Staff use the Da Vinci robot to perform surgery at Freeman hospital. Photograph: ncjMedia Ltd

Under the glare of an operating theatre lamp, Paul Renforth at the Freeman hospital in Newcastle demonstrates the £2m Da Vinci robot that has transformed surgery on patients. The four-armed robot is operated by a surgeon from a booth using two finger grips that move the arms and control the instruments on the end of each.

All in, the robot is about 2 metres high and 1.5m across. Its arms go inside the patient though small incisions in the skin. Looking through a 3D viewfinder hooked up to a camera on the robot, the surgeon can magnify, grasp, cut and cauterise tissue inside.

The dexterity of the robot means surgeons can operate with more precision. They can find and remove cancerous tissue nearly impossible to reach otherwise.

The robot is already used for heart bypass operations and to remove cancers throughout the body, including those in the lungs, throat, prostate, bladder, spleen and colon. The next specialty to adopt the robot surgeon will be gynaecology later this year.
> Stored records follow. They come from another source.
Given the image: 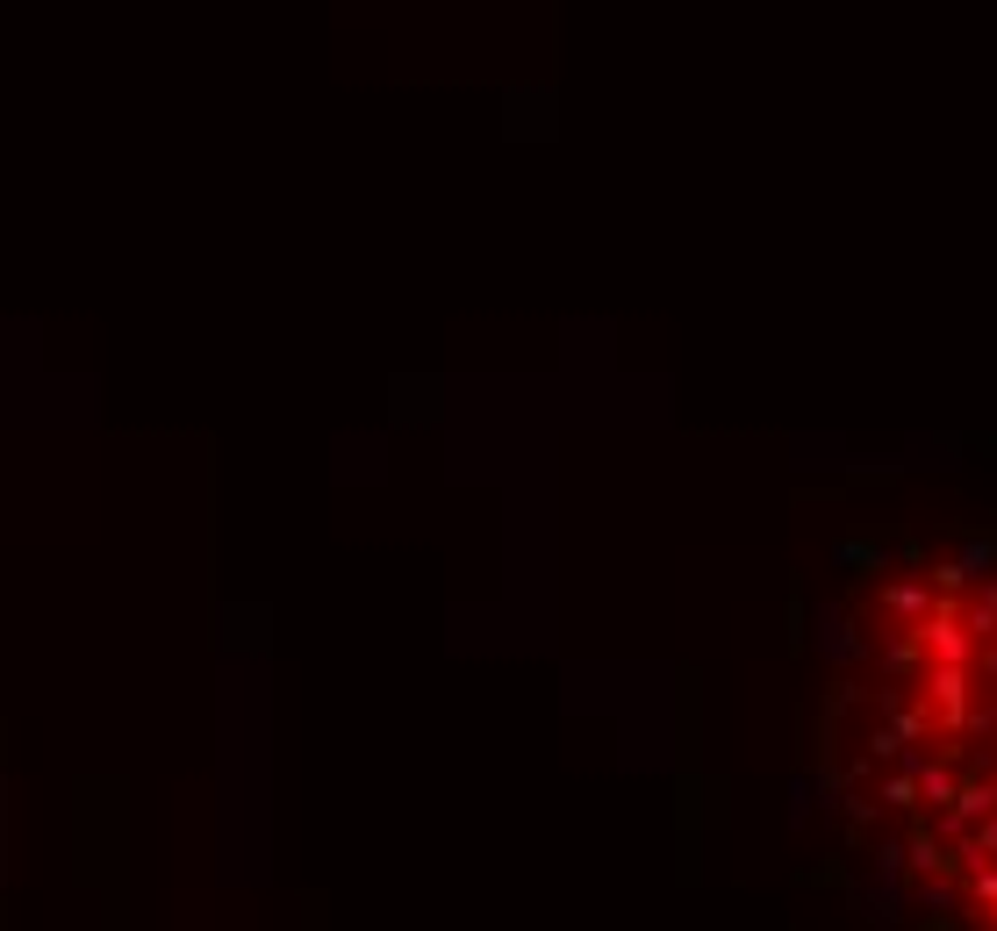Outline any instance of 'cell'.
I'll use <instances>...</instances> for the list:
<instances>
[{
    "label": "cell",
    "mask_w": 997,
    "mask_h": 931,
    "mask_svg": "<svg viewBox=\"0 0 997 931\" xmlns=\"http://www.w3.org/2000/svg\"><path fill=\"white\" fill-rule=\"evenodd\" d=\"M847 645L854 774L912 824V867L976 881L997 918V545L890 567Z\"/></svg>",
    "instance_id": "cell-1"
}]
</instances>
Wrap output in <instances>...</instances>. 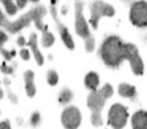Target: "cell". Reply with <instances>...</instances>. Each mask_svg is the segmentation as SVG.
<instances>
[{
    "label": "cell",
    "mask_w": 147,
    "mask_h": 129,
    "mask_svg": "<svg viewBox=\"0 0 147 129\" xmlns=\"http://www.w3.org/2000/svg\"><path fill=\"white\" fill-rule=\"evenodd\" d=\"M99 56L109 68H118L121 63L127 60L137 76L143 75L144 64L138 48L133 43H125L118 36H109L99 47Z\"/></svg>",
    "instance_id": "cell-1"
},
{
    "label": "cell",
    "mask_w": 147,
    "mask_h": 129,
    "mask_svg": "<svg viewBox=\"0 0 147 129\" xmlns=\"http://www.w3.org/2000/svg\"><path fill=\"white\" fill-rule=\"evenodd\" d=\"M113 87L110 84H105L101 89H96V91H90L86 99V104L88 108L92 111V124L93 126H101L102 125V117H101V112H102L103 106L106 100H109L113 96Z\"/></svg>",
    "instance_id": "cell-2"
},
{
    "label": "cell",
    "mask_w": 147,
    "mask_h": 129,
    "mask_svg": "<svg viewBox=\"0 0 147 129\" xmlns=\"http://www.w3.org/2000/svg\"><path fill=\"white\" fill-rule=\"evenodd\" d=\"M74 27H76V32L78 36H81L85 40V48L86 52H92L94 49L96 41L93 35L90 33L89 25L86 23L85 17L82 15V3L80 0H76V21H74Z\"/></svg>",
    "instance_id": "cell-3"
},
{
    "label": "cell",
    "mask_w": 147,
    "mask_h": 129,
    "mask_svg": "<svg viewBox=\"0 0 147 129\" xmlns=\"http://www.w3.org/2000/svg\"><path fill=\"white\" fill-rule=\"evenodd\" d=\"M115 15V10L113 5L101 1V0H96L93 1L90 5V24L93 28H98V21L102 16H114Z\"/></svg>",
    "instance_id": "cell-4"
},
{
    "label": "cell",
    "mask_w": 147,
    "mask_h": 129,
    "mask_svg": "<svg viewBox=\"0 0 147 129\" xmlns=\"http://www.w3.org/2000/svg\"><path fill=\"white\" fill-rule=\"evenodd\" d=\"M129 17H130L131 24L135 27H147V1H144V0L134 1L130 7Z\"/></svg>",
    "instance_id": "cell-5"
},
{
    "label": "cell",
    "mask_w": 147,
    "mask_h": 129,
    "mask_svg": "<svg viewBox=\"0 0 147 129\" xmlns=\"http://www.w3.org/2000/svg\"><path fill=\"white\" fill-rule=\"evenodd\" d=\"M129 120V112L127 108L122 104H114L111 105V108L109 109L107 113V124L111 128H123L127 124Z\"/></svg>",
    "instance_id": "cell-6"
},
{
    "label": "cell",
    "mask_w": 147,
    "mask_h": 129,
    "mask_svg": "<svg viewBox=\"0 0 147 129\" xmlns=\"http://www.w3.org/2000/svg\"><path fill=\"white\" fill-rule=\"evenodd\" d=\"M82 117H81V112L77 106H68L64 109V112L61 115V124L64 128L68 129H74L78 128L81 125Z\"/></svg>",
    "instance_id": "cell-7"
},
{
    "label": "cell",
    "mask_w": 147,
    "mask_h": 129,
    "mask_svg": "<svg viewBox=\"0 0 147 129\" xmlns=\"http://www.w3.org/2000/svg\"><path fill=\"white\" fill-rule=\"evenodd\" d=\"M52 15H53V17H55L56 20V24H57V29H58V33H60V36H61L62 41H64V44L66 45V48H69V49H73L74 48V41H73L72 36H70V33H69V29L64 25V24H61L60 21H58L57 19V14H56V8L52 7Z\"/></svg>",
    "instance_id": "cell-8"
},
{
    "label": "cell",
    "mask_w": 147,
    "mask_h": 129,
    "mask_svg": "<svg viewBox=\"0 0 147 129\" xmlns=\"http://www.w3.org/2000/svg\"><path fill=\"white\" fill-rule=\"evenodd\" d=\"M131 126L134 129H147V112L140 109L131 117Z\"/></svg>",
    "instance_id": "cell-9"
},
{
    "label": "cell",
    "mask_w": 147,
    "mask_h": 129,
    "mask_svg": "<svg viewBox=\"0 0 147 129\" xmlns=\"http://www.w3.org/2000/svg\"><path fill=\"white\" fill-rule=\"evenodd\" d=\"M25 45L32 48V51H33V55H34V57H36L37 64L42 65V63H44V57H42V55H41V52L38 51V48H37V38H36V33H31V39H29L28 43L25 41Z\"/></svg>",
    "instance_id": "cell-10"
},
{
    "label": "cell",
    "mask_w": 147,
    "mask_h": 129,
    "mask_svg": "<svg viewBox=\"0 0 147 129\" xmlns=\"http://www.w3.org/2000/svg\"><path fill=\"white\" fill-rule=\"evenodd\" d=\"M34 73L32 71H27L24 73V81H25V92L29 97H33L36 95V87L33 83Z\"/></svg>",
    "instance_id": "cell-11"
},
{
    "label": "cell",
    "mask_w": 147,
    "mask_h": 129,
    "mask_svg": "<svg viewBox=\"0 0 147 129\" xmlns=\"http://www.w3.org/2000/svg\"><path fill=\"white\" fill-rule=\"evenodd\" d=\"M118 93H119L121 97H126V99H133L137 95V89L134 85L126 84V83H122L118 87Z\"/></svg>",
    "instance_id": "cell-12"
},
{
    "label": "cell",
    "mask_w": 147,
    "mask_h": 129,
    "mask_svg": "<svg viewBox=\"0 0 147 129\" xmlns=\"http://www.w3.org/2000/svg\"><path fill=\"white\" fill-rule=\"evenodd\" d=\"M85 87L89 91H96L98 89V85H99V76L97 75L96 72H89L88 75L85 76Z\"/></svg>",
    "instance_id": "cell-13"
},
{
    "label": "cell",
    "mask_w": 147,
    "mask_h": 129,
    "mask_svg": "<svg viewBox=\"0 0 147 129\" xmlns=\"http://www.w3.org/2000/svg\"><path fill=\"white\" fill-rule=\"evenodd\" d=\"M73 99V92L70 89H62L58 95V102L60 104H68Z\"/></svg>",
    "instance_id": "cell-14"
},
{
    "label": "cell",
    "mask_w": 147,
    "mask_h": 129,
    "mask_svg": "<svg viewBox=\"0 0 147 129\" xmlns=\"http://www.w3.org/2000/svg\"><path fill=\"white\" fill-rule=\"evenodd\" d=\"M47 81L49 85H56L58 83V75L56 71H48L47 73Z\"/></svg>",
    "instance_id": "cell-15"
},
{
    "label": "cell",
    "mask_w": 147,
    "mask_h": 129,
    "mask_svg": "<svg viewBox=\"0 0 147 129\" xmlns=\"http://www.w3.org/2000/svg\"><path fill=\"white\" fill-rule=\"evenodd\" d=\"M38 122H40V115H38V112H34L31 117V124L33 126H36L38 125Z\"/></svg>",
    "instance_id": "cell-16"
},
{
    "label": "cell",
    "mask_w": 147,
    "mask_h": 129,
    "mask_svg": "<svg viewBox=\"0 0 147 129\" xmlns=\"http://www.w3.org/2000/svg\"><path fill=\"white\" fill-rule=\"evenodd\" d=\"M20 55L24 60H28V59H29V51H28L27 48H23V49L20 51Z\"/></svg>",
    "instance_id": "cell-17"
},
{
    "label": "cell",
    "mask_w": 147,
    "mask_h": 129,
    "mask_svg": "<svg viewBox=\"0 0 147 129\" xmlns=\"http://www.w3.org/2000/svg\"><path fill=\"white\" fill-rule=\"evenodd\" d=\"M9 122L8 121H3V122H0V128H9Z\"/></svg>",
    "instance_id": "cell-18"
}]
</instances>
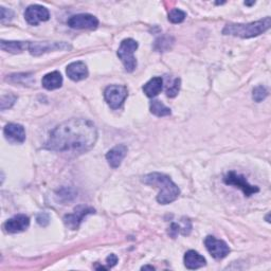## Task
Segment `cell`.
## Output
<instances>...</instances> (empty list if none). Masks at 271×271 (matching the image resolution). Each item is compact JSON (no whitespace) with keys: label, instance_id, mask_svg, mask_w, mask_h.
Instances as JSON below:
<instances>
[{"label":"cell","instance_id":"1","mask_svg":"<svg viewBox=\"0 0 271 271\" xmlns=\"http://www.w3.org/2000/svg\"><path fill=\"white\" fill-rule=\"evenodd\" d=\"M98 140V129L90 120L73 118L58 124L49 134L45 148L54 151L84 152Z\"/></svg>","mask_w":271,"mask_h":271},{"label":"cell","instance_id":"2","mask_svg":"<svg viewBox=\"0 0 271 271\" xmlns=\"http://www.w3.org/2000/svg\"><path fill=\"white\" fill-rule=\"evenodd\" d=\"M142 182L155 186L159 190L157 202L160 205H169L175 202L180 195V188L176 184L170 176L162 173H150L142 177Z\"/></svg>","mask_w":271,"mask_h":271},{"label":"cell","instance_id":"3","mask_svg":"<svg viewBox=\"0 0 271 271\" xmlns=\"http://www.w3.org/2000/svg\"><path fill=\"white\" fill-rule=\"evenodd\" d=\"M271 26V18L269 16L257 21L249 23H228L222 29L223 35H231V36L241 38H251L258 36Z\"/></svg>","mask_w":271,"mask_h":271},{"label":"cell","instance_id":"4","mask_svg":"<svg viewBox=\"0 0 271 271\" xmlns=\"http://www.w3.org/2000/svg\"><path fill=\"white\" fill-rule=\"evenodd\" d=\"M138 43L133 38L123 40L119 49H118V57L120 58L124 65V68L127 72H133L137 68V60L135 57V52L138 49Z\"/></svg>","mask_w":271,"mask_h":271},{"label":"cell","instance_id":"5","mask_svg":"<svg viewBox=\"0 0 271 271\" xmlns=\"http://www.w3.org/2000/svg\"><path fill=\"white\" fill-rule=\"evenodd\" d=\"M72 46L66 42H36L29 44V52L34 56L53 52V51H66L71 50Z\"/></svg>","mask_w":271,"mask_h":271},{"label":"cell","instance_id":"6","mask_svg":"<svg viewBox=\"0 0 271 271\" xmlns=\"http://www.w3.org/2000/svg\"><path fill=\"white\" fill-rule=\"evenodd\" d=\"M128 96L127 88L123 85H110L104 91V99L111 109H119Z\"/></svg>","mask_w":271,"mask_h":271},{"label":"cell","instance_id":"7","mask_svg":"<svg viewBox=\"0 0 271 271\" xmlns=\"http://www.w3.org/2000/svg\"><path fill=\"white\" fill-rule=\"evenodd\" d=\"M223 182L228 185H233L235 187H239L247 197L260 192V188L255 185L250 184L243 175H240L235 172H229L225 177H223Z\"/></svg>","mask_w":271,"mask_h":271},{"label":"cell","instance_id":"8","mask_svg":"<svg viewBox=\"0 0 271 271\" xmlns=\"http://www.w3.org/2000/svg\"><path fill=\"white\" fill-rule=\"evenodd\" d=\"M96 210L91 207H86V206H79L74 209V212L71 214H67L64 216V223L66 227L71 230H76L79 229L81 222L83 221L84 217L93 214Z\"/></svg>","mask_w":271,"mask_h":271},{"label":"cell","instance_id":"9","mask_svg":"<svg viewBox=\"0 0 271 271\" xmlns=\"http://www.w3.org/2000/svg\"><path fill=\"white\" fill-rule=\"evenodd\" d=\"M205 245L209 253L216 260L225 258L230 253V247L226 242L217 240L214 237H211V235L206 238Z\"/></svg>","mask_w":271,"mask_h":271},{"label":"cell","instance_id":"10","mask_svg":"<svg viewBox=\"0 0 271 271\" xmlns=\"http://www.w3.org/2000/svg\"><path fill=\"white\" fill-rule=\"evenodd\" d=\"M67 25L71 29H97L99 26V20L96 16L91 14H76L70 17L67 21Z\"/></svg>","mask_w":271,"mask_h":271},{"label":"cell","instance_id":"11","mask_svg":"<svg viewBox=\"0 0 271 271\" xmlns=\"http://www.w3.org/2000/svg\"><path fill=\"white\" fill-rule=\"evenodd\" d=\"M50 18V13L47 8L40 5H32L26 9L25 19L31 26H37L42 21H47Z\"/></svg>","mask_w":271,"mask_h":271},{"label":"cell","instance_id":"12","mask_svg":"<svg viewBox=\"0 0 271 271\" xmlns=\"http://www.w3.org/2000/svg\"><path fill=\"white\" fill-rule=\"evenodd\" d=\"M30 226V218L25 214H18L10 218L4 223V229L6 232L14 234L25 231Z\"/></svg>","mask_w":271,"mask_h":271},{"label":"cell","instance_id":"13","mask_svg":"<svg viewBox=\"0 0 271 271\" xmlns=\"http://www.w3.org/2000/svg\"><path fill=\"white\" fill-rule=\"evenodd\" d=\"M6 139L12 143H23L26 141L25 127L17 123H9L4 128Z\"/></svg>","mask_w":271,"mask_h":271},{"label":"cell","instance_id":"14","mask_svg":"<svg viewBox=\"0 0 271 271\" xmlns=\"http://www.w3.org/2000/svg\"><path fill=\"white\" fill-rule=\"evenodd\" d=\"M66 73L68 78L74 81V82H80L83 81L88 78V68L84 62H73L71 64H69L66 69Z\"/></svg>","mask_w":271,"mask_h":271},{"label":"cell","instance_id":"15","mask_svg":"<svg viewBox=\"0 0 271 271\" xmlns=\"http://www.w3.org/2000/svg\"><path fill=\"white\" fill-rule=\"evenodd\" d=\"M127 150L128 148L124 144H118L108 150L107 154H106V160L108 161L109 166L112 169H118L121 166L122 161L127 154Z\"/></svg>","mask_w":271,"mask_h":271},{"label":"cell","instance_id":"16","mask_svg":"<svg viewBox=\"0 0 271 271\" xmlns=\"http://www.w3.org/2000/svg\"><path fill=\"white\" fill-rule=\"evenodd\" d=\"M183 262H184V266L190 270L202 268L206 266L207 264L206 258L195 250H188L187 252H185L184 257H183Z\"/></svg>","mask_w":271,"mask_h":271},{"label":"cell","instance_id":"17","mask_svg":"<svg viewBox=\"0 0 271 271\" xmlns=\"http://www.w3.org/2000/svg\"><path fill=\"white\" fill-rule=\"evenodd\" d=\"M42 85L47 90H55L61 88L63 85V76L61 72L53 71L47 73L42 80Z\"/></svg>","mask_w":271,"mask_h":271},{"label":"cell","instance_id":"18","mask_svg":"<svg viewBox=\"0 0 271 271\" xmlns=\"http://www.w3.org/2000/svg\"><path fill=\"white\" fill-rule=\"evenodd\" d=\"M163 88V80L160 76L150 79L143 86V91L148 98H155L161 92Z\"/></svg>","mask_w":271,"mask_h":271},{"label":"cell","instance_id":"19","mask_svg":"<svg viewBox=\"0 0 271 271\" xmlns=\"http://www.w3.org/2000/svg\"><path fill=\"white\" fill-rule=\"evenodd\" d=\"M29 44L30 42H7V41H2L0 42V47H2V50L10 52V53H21L22 51H25L26 49H29Z\"/></svg>","mask_w":271,"mask_h":271},{"label":"cell","instance_id":"20","mask_svg":"<svg viewBox=\"0 0 271 271\" xmlns=\"http://www.w3.org/2000/svg\"><path fill=\"white\" fill-rule=\"evenodd\" d=\"M149 110L152 114L156 115V117H167V115H170L172 113L171 109L168 107V106H166L158 100H154V101L150 102Z\"/></svg>","mask_w":271,"mask_h":271},{"label":"cell","instance_id":"21","mask_svg":"<svg viewBox=\"0 0 271 271\" xmlns=\"http://www.w3.org/2000/svg\"><path fill=\"white\" fill-rule=\"evenodd\" d=\"M174 42H175V40L172 36H168V35H166V36L159 37L155 42L154 48H155V50L160 51V52L168 51L169 49L172 48V46L174 45Z\"/></svg>","mask_w":271,"mask_h":271},{"label":"cell","instance_id":"22","mask_svg":"<svg viewBox=\"0 0 271 271\" xmlns=\"http://www.w3.org/2000/svg\"><path fill=\"white\" fill-rule=\"evenodd\" d=\"M268 96V90L266 87L260 85V86H257L253 89V92H252V99L257 102V103H260L262 101H264Z\"/></svg>","mask_w":271,"mask_h":271},{"label":"cell","instance_id":"23","mask_svg":"<svg viewBox=\"0 0 271 271\" xmlns=\"http://www.w3.org/2000/svg\"><path fill=\"white\" fill-rule=\"evenodd\" d=\"M186 17L185 12L179 10V9H174L170 12L169 14V20L173 23H181Z\"/></svg>","mask_w":271,"mask_h":271},{"label":"cell","instance_id":"24","mask_svg":"<svg viewBox=\"0 0 271 271\" xmlns=\"http://www.w3.org/2000/svg\"><path fill=\"white\" fill-rule=\"evenodd\" d=\"M17 97L14 94H8V96H3L2 100H0V104H2V110H6L7 108H11L16 102Z\"/></svg>","mask_w":271,"mask_h":271},{"label":"cell","instance_id":"25","mask_svg":"<svg viewBox=\"0 0 271 271\" xmlns=\"http://www.w3.org/2000/svg\"><path fill=\"white\" fill-rule=\"evenodd\" d=\"M180 84H181L180 79H175L173 84L169 86V88L167 89V96L169 98H175L176 96H177L180 90Z\"/></svg>","mask_w":271,"mask_h":271},{"label":"cell","instance_id":"26","mask_svg":"<svg viewBox=\"0 0 271 271\" xmlns=\"http://www.w3.org/2000/svg\"><path fill=\"white\" fill-rule=\"evenodd\" d=\"M13 17H14L13 11L10 10V9H7L5 7L0 8V21H2L3 25L10 22L12 19H13Z\"/></svg>","mask_w":271,"mask_h":271},{"label":"cell","instance_id":"27","mask_svg":"<svg viewBox=\"0 0 271 271\" xmlns=\"http://www.w3.org/2000/svg\"><path fill=\"white\" fill-rule=\"evenodd\" d=\"M57 196L60 198H64L65 202H70V200H72L76 195L72 192L71 188H62V190L58 192Z\"/></svg>","mask_w":271,"mask_h":271},{"label":"cell","instance_id":"28","mask_svg":"<svg viewBox=\"0 0 271 271\" xmlns=\"http://www.w3.org/2000/svg\"><path fill=\"white\" fill-rule=\"evenodd\" d=\"M37 223L40 226L42 227H46V226H48L49 225V222H50V217L49 215L47 214V213H41L37 215Z\"/></svg>","mask_w":271,"mask_h":271},{"label":"cell","instance_id":"29","mask_svg":"<svg viewBox=\"0 0 271 271\" xmlns=\"http://www.w3.org/2000/svg\"><path fill=\"white\" fill-rule=\"evenodd\" d=\"M182 222H183V228H180V233H181L182 235H188V234H190L191 230H192L191 221H190V219H187V218L185 219V218H183Z\"/></svg>","mask_w":271,"mask_h":271},{"label":"cell","instance_id":"30","mask_svg":"<svg viewBox=\"0 0 271 271\" xmlns=\"http://www.w3.org/2000/svg\"><path fill=\"white\" fill-rule=\"evenodd\" d=\"M178 233H180V226L178 225V223H175L173 222L170 229H169V234L171 235V237L173 239H176V237H177Z\"/></svg>","mask_w":271,"mask_h":271},{"label":"cell","instance_id":"31","mask_svg":"<svg viewBox=\"0 0 271 271\" xmlns=\"http://www.w3.org/2000/svg\"><path fill=\"white\" fill-rule=\"evenodd\" d=\"M118 263V257L114 254H110L106 257V264H107V268H112Z\"/></svg>","mask_w":271,"mask_h":271},{"label":"cell","instance_id":"32","mask_svg":"<svg viewBox=\"0 0 271 271\" xmlns=\"http://www.w3.org/2000/svg\"><path fill=\"white\" fill-rule=\"evenodd\" d=\"M141 269H142V270H155V268L152 266H143Z\"/></svg>","mask_w":271,"mask_h":271},{"label":"cell","instance_id":"33","mask_svg":"<svg viewBox=\"0 0 271 271\" xmlns=\"http://www.w3.org/2000/svg\"><path fill=\"white\" fill-rule=\"evenodd\" d=\"M255 3L253 2V3H245V5H247V6H252V5H254Z\"/></svg>","mask_w":271,"mask_h":271}]
</instances>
“You can rotate the instruments 360 degrees, so they are more dextrous than the human hand,” said Renforth, Da Vinci co-ordinator at the hospital. “We are going into places now that we couldn’t get into before.”

“We treat laryngeal tumours at the back of the tongue, where we can down and underneath and access and cut away the tumours. Normally that would be done by splitting the lower jaw and going in from the side,” he said.

At the end of each operation the instruments on each arm are taken off, sterilised and autoclaved, and reused on the next patient. Most tools can be used up to 10 times before they are discarded.

It is early days for robotic surgery, but at the Freeman cancer operations seem to be more successful, because surgeons can see tumours better and remove tissue more easily. Surgeons learn to operate the robot by practising on cadavers.